Wisconsin was once a manufacturing powerhouse. But since we heard that giant sucking sound, where jobs and manufacturing left the U.S. via our disastrous free trade agreements, those days aren't coming back anytime soon.
But you can't tell that to Scott Walker, and voters should find that unsettling. Walker is stuck in the past, working on a manufacturing renaissance in Wisconsin. In fact, Walker is attacking, vilifying and stopping emerging industries he feels aren't part of the Republican Party platform, like wind, solar and mass transit. And that doesn't bode well for a Walker led U.S..

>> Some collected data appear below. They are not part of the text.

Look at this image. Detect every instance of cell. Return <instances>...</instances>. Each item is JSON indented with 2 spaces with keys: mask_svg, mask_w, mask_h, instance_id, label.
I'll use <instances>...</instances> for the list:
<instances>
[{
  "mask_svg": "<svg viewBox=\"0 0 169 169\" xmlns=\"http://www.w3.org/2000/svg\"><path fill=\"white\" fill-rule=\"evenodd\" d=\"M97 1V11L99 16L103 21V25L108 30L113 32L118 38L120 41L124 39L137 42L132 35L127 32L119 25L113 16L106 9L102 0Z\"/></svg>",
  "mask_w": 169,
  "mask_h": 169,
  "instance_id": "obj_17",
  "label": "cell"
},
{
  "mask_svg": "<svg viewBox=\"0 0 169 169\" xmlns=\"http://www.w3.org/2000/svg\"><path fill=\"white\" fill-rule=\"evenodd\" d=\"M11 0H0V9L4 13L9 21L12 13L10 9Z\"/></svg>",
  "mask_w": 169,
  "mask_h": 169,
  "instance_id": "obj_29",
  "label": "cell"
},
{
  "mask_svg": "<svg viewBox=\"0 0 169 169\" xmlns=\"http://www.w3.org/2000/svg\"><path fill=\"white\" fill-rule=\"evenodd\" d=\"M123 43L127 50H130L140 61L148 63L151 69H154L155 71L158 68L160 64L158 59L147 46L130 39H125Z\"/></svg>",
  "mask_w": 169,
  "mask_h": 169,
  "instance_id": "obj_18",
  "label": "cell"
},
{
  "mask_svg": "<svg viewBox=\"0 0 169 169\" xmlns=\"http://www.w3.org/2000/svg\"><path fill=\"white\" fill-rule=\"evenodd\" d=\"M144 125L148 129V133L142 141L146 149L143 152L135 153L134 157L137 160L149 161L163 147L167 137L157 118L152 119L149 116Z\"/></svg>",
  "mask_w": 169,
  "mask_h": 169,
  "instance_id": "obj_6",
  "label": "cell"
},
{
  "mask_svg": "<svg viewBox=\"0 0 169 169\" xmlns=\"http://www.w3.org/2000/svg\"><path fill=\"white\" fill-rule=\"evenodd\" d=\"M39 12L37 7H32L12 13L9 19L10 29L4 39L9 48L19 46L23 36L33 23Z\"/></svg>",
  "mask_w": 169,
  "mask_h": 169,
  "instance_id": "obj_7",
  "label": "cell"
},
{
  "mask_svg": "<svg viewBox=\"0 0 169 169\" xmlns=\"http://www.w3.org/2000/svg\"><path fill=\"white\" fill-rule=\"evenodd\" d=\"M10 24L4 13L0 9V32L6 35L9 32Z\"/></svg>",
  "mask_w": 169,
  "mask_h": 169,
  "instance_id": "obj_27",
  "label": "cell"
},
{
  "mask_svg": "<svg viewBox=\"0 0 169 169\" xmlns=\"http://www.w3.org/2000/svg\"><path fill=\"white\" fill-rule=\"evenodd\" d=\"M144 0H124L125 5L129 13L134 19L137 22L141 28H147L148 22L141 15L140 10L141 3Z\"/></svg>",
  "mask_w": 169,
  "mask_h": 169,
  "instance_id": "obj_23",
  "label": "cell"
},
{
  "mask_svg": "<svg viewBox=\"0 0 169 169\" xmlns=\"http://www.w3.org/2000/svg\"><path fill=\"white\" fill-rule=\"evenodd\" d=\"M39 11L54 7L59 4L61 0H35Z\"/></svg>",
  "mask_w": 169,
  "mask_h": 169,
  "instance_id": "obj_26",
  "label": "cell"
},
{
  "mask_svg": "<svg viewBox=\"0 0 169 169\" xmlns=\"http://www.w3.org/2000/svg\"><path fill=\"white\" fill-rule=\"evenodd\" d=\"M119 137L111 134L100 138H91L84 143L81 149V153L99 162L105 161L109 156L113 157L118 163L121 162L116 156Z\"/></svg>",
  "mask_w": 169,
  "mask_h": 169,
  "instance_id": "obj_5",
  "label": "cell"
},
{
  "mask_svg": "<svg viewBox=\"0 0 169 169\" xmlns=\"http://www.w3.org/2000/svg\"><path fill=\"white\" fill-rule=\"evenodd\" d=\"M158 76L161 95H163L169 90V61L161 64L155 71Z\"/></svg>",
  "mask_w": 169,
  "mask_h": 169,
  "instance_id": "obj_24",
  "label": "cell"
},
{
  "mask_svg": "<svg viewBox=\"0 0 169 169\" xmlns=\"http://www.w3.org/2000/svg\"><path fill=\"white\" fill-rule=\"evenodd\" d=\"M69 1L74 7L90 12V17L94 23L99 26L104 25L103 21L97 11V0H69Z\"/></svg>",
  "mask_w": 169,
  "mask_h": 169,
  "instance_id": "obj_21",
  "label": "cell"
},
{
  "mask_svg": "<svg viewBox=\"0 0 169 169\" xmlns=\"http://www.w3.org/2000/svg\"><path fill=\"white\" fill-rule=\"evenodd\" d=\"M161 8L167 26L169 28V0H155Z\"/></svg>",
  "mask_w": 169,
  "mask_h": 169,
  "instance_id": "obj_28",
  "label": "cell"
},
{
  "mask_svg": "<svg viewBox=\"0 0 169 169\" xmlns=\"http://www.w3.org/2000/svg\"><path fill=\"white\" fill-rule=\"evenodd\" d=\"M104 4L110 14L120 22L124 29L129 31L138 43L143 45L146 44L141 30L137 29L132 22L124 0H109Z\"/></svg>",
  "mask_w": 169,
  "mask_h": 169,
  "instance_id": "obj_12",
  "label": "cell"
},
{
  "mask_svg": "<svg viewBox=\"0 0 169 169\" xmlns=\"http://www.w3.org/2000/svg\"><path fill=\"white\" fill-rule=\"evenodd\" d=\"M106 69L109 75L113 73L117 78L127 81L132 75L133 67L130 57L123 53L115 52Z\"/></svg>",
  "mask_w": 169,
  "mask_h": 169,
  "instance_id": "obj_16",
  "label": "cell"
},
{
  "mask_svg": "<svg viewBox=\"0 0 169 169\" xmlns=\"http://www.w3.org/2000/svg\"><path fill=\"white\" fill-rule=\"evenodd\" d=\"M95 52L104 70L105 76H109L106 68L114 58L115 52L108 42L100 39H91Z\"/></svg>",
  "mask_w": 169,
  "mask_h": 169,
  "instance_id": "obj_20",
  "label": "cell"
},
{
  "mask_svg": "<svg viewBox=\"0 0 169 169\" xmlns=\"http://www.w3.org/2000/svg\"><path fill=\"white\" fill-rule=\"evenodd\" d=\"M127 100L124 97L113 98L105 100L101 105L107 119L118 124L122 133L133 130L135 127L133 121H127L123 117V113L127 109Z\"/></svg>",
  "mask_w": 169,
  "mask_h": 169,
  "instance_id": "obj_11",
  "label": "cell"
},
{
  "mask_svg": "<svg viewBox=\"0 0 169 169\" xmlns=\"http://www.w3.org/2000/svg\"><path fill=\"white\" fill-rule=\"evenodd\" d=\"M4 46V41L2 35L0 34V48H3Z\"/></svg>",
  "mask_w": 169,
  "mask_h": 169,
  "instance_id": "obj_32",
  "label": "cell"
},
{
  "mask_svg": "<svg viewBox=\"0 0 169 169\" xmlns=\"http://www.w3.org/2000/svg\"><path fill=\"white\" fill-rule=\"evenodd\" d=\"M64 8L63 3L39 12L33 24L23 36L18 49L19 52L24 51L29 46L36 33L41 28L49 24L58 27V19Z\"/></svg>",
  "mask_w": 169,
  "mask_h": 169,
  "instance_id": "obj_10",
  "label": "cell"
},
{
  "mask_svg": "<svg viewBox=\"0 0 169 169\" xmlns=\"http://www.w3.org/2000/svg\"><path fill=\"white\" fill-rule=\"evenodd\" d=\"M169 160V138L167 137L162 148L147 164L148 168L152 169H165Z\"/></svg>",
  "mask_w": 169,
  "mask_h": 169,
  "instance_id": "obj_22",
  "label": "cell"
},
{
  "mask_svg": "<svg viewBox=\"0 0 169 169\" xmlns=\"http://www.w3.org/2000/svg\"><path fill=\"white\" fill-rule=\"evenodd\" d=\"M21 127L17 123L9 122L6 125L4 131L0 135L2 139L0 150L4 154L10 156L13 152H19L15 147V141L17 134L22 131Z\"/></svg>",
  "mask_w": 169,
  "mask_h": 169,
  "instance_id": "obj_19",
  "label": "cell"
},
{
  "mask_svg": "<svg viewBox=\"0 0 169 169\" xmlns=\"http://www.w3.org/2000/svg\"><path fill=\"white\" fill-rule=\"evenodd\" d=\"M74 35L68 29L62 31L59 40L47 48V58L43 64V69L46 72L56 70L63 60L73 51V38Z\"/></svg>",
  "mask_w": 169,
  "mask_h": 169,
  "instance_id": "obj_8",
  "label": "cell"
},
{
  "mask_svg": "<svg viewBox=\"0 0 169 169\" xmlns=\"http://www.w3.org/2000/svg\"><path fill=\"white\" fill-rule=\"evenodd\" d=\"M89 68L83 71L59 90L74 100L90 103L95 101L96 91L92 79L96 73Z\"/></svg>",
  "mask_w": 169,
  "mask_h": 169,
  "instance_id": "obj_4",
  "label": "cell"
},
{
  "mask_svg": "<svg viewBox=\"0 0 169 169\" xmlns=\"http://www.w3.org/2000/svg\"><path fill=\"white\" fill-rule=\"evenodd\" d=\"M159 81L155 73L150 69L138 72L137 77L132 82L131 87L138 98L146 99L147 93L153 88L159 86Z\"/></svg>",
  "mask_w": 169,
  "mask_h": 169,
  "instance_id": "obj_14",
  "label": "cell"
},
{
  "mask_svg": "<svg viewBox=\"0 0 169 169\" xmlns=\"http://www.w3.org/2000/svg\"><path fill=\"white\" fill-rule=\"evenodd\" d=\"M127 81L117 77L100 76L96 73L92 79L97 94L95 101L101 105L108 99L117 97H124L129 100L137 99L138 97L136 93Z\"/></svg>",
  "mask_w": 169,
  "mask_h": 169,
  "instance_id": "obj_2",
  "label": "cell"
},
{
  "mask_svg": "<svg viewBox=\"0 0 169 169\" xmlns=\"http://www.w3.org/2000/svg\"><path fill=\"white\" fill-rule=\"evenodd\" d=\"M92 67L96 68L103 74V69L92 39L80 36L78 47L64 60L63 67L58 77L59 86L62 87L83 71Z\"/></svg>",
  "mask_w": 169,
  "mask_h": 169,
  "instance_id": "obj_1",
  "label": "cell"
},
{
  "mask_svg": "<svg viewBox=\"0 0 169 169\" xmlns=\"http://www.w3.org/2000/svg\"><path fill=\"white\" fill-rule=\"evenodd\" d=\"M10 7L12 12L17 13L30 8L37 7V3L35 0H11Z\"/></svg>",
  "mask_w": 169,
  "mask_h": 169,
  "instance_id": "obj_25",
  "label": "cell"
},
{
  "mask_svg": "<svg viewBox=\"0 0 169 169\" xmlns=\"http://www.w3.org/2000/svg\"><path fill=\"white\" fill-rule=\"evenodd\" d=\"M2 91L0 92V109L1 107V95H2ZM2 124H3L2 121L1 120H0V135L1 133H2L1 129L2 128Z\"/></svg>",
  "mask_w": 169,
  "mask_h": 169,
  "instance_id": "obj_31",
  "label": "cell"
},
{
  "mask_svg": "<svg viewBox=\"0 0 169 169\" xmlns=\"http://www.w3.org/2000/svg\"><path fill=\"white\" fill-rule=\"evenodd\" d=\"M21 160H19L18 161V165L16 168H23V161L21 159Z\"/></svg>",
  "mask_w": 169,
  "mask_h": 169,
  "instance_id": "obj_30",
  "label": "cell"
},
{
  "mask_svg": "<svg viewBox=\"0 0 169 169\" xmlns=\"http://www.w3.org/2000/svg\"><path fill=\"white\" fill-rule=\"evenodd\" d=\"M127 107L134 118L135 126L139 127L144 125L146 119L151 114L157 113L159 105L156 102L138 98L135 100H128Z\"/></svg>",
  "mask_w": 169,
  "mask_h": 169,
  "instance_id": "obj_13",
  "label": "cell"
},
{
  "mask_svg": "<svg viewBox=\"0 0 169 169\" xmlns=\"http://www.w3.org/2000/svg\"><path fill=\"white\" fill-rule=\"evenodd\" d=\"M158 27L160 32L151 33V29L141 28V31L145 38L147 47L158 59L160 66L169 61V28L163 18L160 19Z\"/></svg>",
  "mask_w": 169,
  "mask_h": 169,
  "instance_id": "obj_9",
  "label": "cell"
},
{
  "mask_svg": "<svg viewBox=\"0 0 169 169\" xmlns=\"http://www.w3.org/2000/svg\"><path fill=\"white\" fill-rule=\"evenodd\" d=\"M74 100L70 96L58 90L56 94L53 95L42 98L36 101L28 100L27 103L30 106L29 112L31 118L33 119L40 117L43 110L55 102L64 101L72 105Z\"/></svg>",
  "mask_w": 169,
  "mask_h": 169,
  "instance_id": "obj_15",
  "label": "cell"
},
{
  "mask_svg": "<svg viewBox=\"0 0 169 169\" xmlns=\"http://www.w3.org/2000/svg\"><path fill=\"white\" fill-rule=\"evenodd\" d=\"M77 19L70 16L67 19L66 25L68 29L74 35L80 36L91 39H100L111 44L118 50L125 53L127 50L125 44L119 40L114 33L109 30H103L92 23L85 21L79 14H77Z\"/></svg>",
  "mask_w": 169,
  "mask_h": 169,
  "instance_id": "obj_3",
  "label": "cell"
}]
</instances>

Here are two charts Walker will never look at, to the detriment of everyone else looking for some leadership:
Add to that the GOP push for tax cuts and user fees, as an answer to the complaint, "I don't want to pay for someone else's trip to the state parks; someone else's public college education; someone else's health insurance; someone else's community entertainment facilities; and someone else's freeway improvements.
It's a national movement too. Republicans refuse to pay for a massive job creation no-brainer rebuilding the nations infrastructure. They are also big on new free trade agreements that gave us the horrific looking charts above, all the while resisting a higher minimum wage that will increase demand.
As the Economic Policy Institute's Robert Scott advises:
Taken together, steps to eliminate trade deficits (by ending currency manipulation and unfair trade) and rebuild U.S. infrastructure could easily generate sufficient demand for manufactured products to return most or all of the 5 million manufacturing jobs lost between 2000 and 2014. Growing trade deficits and the shortfall in demand caused by the Great Recession, and not productivity growth, are the major causes of manufacturing job loss in this period.